ЗАДАНИЕ - Ответьте, пожалуйста, по отрывку о победе при Эрестфере ниже: какой орден привез Шереметеву поручик Меншиков?

ОТРЫВОК ДЛЯ ЧТЕНИЯ -
В Псков скакал поручик Меншиков с наградами. Шереметеву он привез орден Андрея Первозванного, а также весть о пожаловании его чином фельдмаршала. Примечательно, что этим званием царь отметил подлинные заслуги Бориса Петровича на поле брани.

Доморощенные поэты поднесли царю тяжеловесные вирши, смысл которых состоял в том, что Орел, символ России, одолел шведского Льва:

Гордый Лев, мня Орла поглотити,

Восхотя на ся пред временем лавров венец возложити,

Но Орел премудре знает крыла и кохти употребляти,

Что оный близ Дерпта понужден храбрость потеряти.

Европа удивися и рече: я есмь прельщенна

И поистинне о львовой храбрости лживым известии отяхченна.

Последние строки виршей предназначались для ушей иностранных наблюдателей, которые, как рассчитывали, должны были сообщить европейским дворам о поражении шведов. Европа, однако, еще долгие годы продолжала находиться под впечатлением нарвской катастрофы русской армии. Молву о непобедимости шведов ловко поддерживали Шлиппенбах и сам король. Шлиппенбах оправдывал свое поражение колоссальным превосходством русских войск: по его донесению, их будто бы было 100 тысяч человек. Бодрился и король. Раз русские отошли к Пскову, значит, шведская армия сохранила боевой дух и способность держать в страхе неприятеля.

Численность русских войск, непосредственно сражавшихся у Эрестфера, превосходила численность шведов примерно в 3 раза – соответственно 10 тысяч и 3200 человек. Боеспособность русской армии еще уступала шведской. Но на этом этапе войны важен был конечный результат. Значение победы царь оценил лаконично и выразительно, как это он умел делать, восклицанием: Мы можем наконец бить шведов!

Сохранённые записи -
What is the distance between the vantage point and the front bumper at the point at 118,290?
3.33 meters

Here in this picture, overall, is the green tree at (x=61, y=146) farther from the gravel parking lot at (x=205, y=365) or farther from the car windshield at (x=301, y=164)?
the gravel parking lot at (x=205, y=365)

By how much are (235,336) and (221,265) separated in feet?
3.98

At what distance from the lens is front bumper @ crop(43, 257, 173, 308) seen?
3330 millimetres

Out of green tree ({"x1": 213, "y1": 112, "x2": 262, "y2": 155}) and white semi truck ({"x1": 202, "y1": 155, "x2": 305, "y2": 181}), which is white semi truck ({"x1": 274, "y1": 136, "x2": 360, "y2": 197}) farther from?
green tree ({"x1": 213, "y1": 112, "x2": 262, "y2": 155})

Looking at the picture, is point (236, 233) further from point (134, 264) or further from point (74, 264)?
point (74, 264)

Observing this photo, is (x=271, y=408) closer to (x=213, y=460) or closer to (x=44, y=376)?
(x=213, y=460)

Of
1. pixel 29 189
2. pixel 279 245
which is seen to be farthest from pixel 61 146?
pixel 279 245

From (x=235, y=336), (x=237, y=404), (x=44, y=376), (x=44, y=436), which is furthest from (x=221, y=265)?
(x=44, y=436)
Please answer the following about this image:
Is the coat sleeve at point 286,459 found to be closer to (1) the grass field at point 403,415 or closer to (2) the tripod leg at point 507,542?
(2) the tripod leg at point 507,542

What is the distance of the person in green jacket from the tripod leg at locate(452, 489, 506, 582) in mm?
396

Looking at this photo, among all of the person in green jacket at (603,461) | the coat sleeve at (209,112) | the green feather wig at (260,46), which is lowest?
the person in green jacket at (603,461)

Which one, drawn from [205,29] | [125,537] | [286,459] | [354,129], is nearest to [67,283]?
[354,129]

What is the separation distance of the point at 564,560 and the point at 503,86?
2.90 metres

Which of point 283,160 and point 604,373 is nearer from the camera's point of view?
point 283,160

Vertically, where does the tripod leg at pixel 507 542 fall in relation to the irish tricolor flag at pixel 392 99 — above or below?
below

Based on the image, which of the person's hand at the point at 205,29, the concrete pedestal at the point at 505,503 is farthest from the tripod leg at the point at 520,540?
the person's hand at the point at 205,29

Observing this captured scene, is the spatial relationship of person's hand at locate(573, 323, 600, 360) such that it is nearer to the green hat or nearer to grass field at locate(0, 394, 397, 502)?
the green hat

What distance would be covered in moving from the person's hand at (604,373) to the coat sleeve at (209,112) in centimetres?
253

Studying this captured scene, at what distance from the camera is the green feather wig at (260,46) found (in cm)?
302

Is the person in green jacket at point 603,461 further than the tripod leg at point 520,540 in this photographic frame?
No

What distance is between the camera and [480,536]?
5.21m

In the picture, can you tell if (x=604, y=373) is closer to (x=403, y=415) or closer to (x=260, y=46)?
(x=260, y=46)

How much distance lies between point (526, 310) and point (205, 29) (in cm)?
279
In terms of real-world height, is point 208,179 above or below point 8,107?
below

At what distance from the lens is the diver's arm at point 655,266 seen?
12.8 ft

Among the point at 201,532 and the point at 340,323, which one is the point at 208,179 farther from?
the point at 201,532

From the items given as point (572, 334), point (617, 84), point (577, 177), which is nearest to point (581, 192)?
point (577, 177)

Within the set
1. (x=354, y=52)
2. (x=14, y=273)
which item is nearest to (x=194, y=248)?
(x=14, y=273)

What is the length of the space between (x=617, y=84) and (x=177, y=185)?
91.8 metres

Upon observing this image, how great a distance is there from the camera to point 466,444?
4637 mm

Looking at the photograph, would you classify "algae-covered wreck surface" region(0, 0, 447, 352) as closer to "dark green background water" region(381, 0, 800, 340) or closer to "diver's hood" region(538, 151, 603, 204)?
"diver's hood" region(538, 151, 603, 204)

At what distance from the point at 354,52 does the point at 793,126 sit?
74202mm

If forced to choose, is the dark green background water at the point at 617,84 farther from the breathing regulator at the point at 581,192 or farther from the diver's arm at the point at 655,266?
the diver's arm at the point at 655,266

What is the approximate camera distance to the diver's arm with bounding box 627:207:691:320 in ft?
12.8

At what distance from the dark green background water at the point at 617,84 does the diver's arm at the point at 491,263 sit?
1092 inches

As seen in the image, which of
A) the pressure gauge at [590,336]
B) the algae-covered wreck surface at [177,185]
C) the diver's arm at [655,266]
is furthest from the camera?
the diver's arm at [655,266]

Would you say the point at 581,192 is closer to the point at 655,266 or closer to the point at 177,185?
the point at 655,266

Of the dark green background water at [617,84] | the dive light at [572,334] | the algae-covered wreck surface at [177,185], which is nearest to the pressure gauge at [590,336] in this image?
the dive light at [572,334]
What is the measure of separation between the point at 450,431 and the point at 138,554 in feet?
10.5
...
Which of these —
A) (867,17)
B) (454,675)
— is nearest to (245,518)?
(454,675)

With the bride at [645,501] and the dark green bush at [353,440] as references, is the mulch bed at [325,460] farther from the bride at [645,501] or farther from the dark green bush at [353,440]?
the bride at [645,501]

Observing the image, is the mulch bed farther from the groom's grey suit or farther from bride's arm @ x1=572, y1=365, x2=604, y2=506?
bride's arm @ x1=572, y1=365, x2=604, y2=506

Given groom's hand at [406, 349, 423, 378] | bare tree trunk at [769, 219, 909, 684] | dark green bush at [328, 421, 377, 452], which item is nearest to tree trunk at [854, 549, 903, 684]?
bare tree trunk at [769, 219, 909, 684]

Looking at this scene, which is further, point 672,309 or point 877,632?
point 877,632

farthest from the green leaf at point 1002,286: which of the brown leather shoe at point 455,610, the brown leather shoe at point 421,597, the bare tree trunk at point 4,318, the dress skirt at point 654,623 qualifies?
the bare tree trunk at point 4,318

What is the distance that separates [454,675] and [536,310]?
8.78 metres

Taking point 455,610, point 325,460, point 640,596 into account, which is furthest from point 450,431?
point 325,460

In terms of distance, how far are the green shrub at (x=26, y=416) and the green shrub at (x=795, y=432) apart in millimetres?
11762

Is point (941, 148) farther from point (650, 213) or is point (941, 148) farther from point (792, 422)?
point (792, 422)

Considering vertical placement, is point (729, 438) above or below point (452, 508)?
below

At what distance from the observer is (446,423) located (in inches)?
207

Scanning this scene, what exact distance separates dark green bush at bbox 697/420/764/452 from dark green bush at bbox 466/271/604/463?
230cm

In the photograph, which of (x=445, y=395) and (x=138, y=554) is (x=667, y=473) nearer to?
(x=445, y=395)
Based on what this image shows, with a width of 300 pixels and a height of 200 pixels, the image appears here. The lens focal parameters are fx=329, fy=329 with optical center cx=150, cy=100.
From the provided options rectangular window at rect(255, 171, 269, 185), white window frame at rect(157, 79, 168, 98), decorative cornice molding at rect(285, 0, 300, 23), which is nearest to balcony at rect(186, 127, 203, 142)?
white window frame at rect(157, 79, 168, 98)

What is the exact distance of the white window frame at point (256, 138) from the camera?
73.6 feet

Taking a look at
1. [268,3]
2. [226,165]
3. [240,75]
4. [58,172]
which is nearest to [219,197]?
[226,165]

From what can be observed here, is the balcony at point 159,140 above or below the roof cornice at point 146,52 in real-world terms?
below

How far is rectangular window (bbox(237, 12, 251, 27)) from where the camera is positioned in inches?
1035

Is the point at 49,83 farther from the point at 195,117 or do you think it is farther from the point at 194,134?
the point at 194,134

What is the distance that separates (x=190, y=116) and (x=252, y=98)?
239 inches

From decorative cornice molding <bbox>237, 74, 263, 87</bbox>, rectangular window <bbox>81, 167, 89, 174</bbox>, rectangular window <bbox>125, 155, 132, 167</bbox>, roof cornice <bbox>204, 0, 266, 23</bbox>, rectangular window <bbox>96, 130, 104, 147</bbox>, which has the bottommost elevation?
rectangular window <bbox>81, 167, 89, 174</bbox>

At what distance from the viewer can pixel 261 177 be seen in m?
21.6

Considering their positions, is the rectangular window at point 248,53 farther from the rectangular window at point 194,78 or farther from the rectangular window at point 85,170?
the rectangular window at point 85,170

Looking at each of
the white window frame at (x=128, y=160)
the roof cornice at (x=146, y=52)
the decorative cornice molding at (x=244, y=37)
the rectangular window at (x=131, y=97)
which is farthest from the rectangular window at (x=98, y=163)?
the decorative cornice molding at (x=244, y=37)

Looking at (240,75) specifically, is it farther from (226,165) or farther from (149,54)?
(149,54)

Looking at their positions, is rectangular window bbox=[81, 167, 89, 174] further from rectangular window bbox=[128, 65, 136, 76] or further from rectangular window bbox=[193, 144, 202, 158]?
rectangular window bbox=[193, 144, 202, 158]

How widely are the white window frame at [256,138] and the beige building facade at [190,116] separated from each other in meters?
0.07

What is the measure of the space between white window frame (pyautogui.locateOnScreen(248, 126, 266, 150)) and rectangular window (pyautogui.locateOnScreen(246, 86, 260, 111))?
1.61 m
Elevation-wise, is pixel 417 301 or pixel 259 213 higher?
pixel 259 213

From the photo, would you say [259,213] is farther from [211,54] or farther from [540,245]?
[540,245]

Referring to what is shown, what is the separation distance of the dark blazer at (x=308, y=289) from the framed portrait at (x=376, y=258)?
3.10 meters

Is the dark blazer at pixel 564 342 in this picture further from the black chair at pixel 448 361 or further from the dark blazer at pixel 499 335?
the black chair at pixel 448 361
---
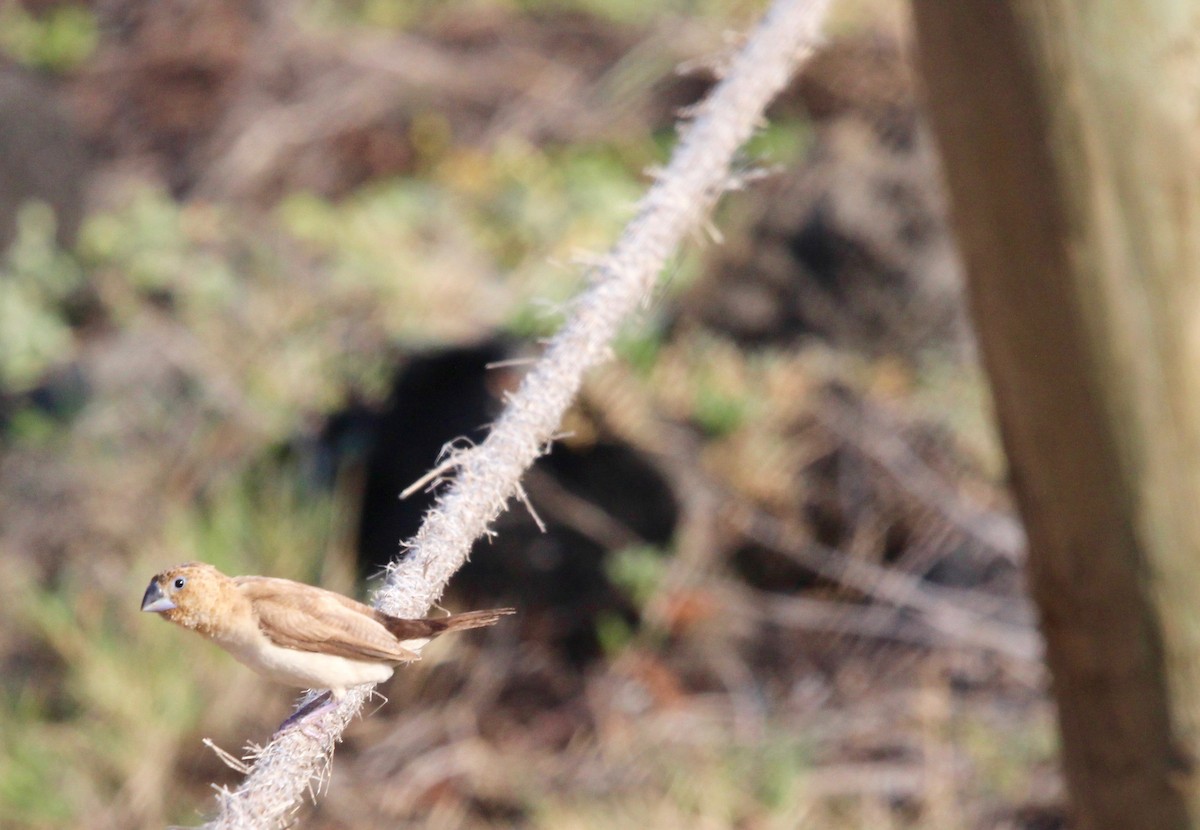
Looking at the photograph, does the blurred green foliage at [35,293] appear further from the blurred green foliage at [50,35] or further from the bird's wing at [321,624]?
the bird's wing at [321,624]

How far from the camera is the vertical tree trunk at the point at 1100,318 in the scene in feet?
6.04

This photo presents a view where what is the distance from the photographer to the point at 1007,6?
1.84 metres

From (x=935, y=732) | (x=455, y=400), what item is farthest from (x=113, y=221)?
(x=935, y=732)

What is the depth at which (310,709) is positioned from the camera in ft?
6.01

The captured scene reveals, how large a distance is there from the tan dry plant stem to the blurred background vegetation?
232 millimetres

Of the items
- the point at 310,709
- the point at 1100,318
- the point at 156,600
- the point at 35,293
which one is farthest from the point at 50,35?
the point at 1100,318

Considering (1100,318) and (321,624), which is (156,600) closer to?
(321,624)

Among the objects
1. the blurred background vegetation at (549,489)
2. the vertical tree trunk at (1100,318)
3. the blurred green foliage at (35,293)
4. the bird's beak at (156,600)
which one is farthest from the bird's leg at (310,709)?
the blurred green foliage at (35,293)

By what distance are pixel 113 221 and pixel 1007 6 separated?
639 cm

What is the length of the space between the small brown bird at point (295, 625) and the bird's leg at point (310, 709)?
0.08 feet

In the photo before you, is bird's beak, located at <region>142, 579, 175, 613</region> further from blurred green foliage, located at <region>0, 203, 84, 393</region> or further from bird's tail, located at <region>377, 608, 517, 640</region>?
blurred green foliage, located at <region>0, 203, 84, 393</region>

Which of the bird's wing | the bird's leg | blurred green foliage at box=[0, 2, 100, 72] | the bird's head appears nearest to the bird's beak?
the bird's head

ОТВЕТ - Орден Андрея Первозванного.